[START]

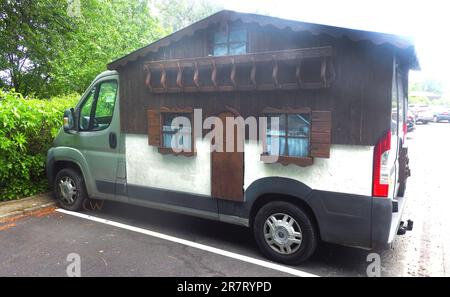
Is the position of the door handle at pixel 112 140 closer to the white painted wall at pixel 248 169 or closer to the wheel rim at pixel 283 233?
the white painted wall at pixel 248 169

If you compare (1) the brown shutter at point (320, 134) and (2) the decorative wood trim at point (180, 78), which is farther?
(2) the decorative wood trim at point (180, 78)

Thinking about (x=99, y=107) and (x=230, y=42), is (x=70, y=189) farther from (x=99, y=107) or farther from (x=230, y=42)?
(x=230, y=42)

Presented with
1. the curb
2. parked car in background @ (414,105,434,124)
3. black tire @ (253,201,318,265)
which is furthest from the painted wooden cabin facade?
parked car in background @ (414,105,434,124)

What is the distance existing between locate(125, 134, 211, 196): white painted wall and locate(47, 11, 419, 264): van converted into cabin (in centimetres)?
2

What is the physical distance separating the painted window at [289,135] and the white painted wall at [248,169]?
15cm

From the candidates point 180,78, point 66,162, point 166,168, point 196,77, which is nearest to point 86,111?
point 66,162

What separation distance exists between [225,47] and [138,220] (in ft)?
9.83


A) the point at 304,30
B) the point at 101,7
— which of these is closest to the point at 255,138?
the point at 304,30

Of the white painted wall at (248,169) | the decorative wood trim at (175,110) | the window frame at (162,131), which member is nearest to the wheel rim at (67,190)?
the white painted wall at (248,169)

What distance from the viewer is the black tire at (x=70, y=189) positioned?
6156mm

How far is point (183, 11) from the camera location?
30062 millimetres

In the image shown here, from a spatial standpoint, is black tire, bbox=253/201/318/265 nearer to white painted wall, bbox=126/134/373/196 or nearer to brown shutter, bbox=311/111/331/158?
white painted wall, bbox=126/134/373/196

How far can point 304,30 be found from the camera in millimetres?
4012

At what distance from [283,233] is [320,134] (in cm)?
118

[END]

EXERCISE TASK: Print the records again exactly, from the line containing "How far is point" through the last line of the records, with both ends included.

EXERCISE SOLUTION:
How far is point (183, 11) from the camera location?
30062 millimetres

In the image shown here, from a spatial standpoint, is black tire, bbox=253/201/318/265 nearer to white painted wall, bbox=126/134/373/196 or nearer to brown shutter, bbox=311/111/331/158?
white painted wall, bbox=126/134/373/196

How far can point 304,30 be found from the camera in millimetres?
4012

At what distance from [283,233] is [320,134] (in cm)?
118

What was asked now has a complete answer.